Rows of spatial question data:

========================================

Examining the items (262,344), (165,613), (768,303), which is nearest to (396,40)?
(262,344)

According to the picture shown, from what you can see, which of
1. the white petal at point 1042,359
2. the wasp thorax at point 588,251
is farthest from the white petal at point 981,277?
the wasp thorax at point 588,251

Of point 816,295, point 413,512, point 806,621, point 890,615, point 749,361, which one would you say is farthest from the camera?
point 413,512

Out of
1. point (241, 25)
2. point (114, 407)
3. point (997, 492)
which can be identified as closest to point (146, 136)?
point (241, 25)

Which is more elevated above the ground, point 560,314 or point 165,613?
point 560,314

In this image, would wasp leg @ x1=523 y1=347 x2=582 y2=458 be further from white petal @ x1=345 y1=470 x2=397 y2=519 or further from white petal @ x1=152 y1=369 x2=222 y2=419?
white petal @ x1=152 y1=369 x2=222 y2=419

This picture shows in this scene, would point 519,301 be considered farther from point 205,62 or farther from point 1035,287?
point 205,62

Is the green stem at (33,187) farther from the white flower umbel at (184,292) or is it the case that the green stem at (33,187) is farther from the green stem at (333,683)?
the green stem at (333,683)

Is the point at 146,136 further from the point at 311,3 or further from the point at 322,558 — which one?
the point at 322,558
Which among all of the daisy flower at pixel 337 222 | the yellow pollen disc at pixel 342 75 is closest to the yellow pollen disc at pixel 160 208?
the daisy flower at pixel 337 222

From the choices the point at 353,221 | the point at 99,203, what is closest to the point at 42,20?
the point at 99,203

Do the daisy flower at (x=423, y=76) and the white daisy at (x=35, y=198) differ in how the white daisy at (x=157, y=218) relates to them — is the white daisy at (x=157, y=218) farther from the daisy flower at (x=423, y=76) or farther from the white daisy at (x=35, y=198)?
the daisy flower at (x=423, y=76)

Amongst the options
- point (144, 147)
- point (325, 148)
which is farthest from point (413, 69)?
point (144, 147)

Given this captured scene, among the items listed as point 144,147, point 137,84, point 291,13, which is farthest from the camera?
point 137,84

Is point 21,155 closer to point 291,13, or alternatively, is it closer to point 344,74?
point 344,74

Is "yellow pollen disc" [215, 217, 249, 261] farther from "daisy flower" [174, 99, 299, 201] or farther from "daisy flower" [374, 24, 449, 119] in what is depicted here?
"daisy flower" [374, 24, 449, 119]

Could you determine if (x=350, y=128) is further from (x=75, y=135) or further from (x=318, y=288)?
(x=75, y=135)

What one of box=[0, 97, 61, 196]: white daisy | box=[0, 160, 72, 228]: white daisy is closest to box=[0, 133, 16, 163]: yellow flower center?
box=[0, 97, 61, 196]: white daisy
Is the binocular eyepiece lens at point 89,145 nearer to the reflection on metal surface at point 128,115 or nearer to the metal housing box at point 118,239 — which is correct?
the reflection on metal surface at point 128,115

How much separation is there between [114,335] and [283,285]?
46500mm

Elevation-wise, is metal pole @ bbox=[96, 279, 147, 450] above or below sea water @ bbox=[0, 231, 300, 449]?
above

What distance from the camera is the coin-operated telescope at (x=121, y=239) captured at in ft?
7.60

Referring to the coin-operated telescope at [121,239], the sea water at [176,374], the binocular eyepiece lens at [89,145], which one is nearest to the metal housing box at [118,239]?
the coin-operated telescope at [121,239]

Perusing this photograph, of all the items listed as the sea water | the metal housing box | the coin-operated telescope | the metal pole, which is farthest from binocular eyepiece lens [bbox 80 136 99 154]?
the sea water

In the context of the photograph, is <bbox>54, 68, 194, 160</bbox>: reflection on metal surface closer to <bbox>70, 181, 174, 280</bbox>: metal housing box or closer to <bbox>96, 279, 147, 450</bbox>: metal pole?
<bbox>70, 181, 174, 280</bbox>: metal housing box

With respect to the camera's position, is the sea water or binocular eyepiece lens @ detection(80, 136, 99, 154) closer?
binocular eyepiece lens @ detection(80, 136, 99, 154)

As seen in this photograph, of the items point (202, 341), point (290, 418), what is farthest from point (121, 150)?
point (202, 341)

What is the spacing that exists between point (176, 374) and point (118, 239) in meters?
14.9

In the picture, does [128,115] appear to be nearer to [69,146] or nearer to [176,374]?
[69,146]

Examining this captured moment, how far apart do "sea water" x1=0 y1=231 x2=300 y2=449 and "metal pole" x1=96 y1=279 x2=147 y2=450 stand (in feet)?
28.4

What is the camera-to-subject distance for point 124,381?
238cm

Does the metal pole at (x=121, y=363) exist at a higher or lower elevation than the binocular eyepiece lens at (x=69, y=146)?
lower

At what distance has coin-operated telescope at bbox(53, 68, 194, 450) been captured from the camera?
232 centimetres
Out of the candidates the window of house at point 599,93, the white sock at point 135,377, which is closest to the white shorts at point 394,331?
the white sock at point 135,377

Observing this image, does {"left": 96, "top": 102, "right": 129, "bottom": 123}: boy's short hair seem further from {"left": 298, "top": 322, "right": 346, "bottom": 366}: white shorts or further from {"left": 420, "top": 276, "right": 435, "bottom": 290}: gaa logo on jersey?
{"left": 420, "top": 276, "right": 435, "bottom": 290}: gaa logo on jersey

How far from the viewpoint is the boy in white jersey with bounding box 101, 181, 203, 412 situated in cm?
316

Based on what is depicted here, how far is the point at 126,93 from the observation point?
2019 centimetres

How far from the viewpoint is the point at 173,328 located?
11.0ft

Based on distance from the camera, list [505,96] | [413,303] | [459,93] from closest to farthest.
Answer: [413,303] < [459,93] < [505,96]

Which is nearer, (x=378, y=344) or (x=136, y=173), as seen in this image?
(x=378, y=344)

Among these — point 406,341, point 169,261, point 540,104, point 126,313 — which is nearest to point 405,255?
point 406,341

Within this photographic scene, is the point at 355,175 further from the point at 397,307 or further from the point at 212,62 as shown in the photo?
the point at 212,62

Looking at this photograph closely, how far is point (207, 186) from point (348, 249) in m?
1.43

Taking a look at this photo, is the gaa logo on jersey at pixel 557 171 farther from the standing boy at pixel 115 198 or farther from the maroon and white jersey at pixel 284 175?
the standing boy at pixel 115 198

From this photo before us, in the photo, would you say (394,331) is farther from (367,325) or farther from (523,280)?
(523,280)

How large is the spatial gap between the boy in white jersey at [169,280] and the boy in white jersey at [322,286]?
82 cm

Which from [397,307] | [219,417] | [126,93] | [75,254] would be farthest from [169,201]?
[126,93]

========================================

Objective: Transcribe only the trailing portion of the entries above: the line that contains "Among these —" and each line after it.

Solution to the problem:
Among these — point 406,341, point 169,261, point 540,104, point 126,313 — which is nearest to point 405,255?
point 406,341

Within this photographic scene, is the point at 355,175 further from the point at 397,307 or further from the point at 212,62 as shown in the photo?
the point at 212,62

Looking at this photograph closely, how far is point (207, 186) from point (348, 249) in m?
1.43

Taking a look at this photo, is the gaa logo on jersey at pixel 557 171 farther from the standing boy at pixel 115 198 or farther from the maroon and white jersey at pixel 284 175?
the standing boy at pixel 115 198

From this photo before us, in the photo, would you say (394,331) is farther from (367,325) or farther from (523,280)?
(523,280)

How large is the spatial gap between the boy in white jersey at [169,280] and the boy in white jersey at [322,286]?
82 cm

Which from [397,307] | [219,417] | [126,93] | [75,254] would be farthest from [169,201]?
[126,93]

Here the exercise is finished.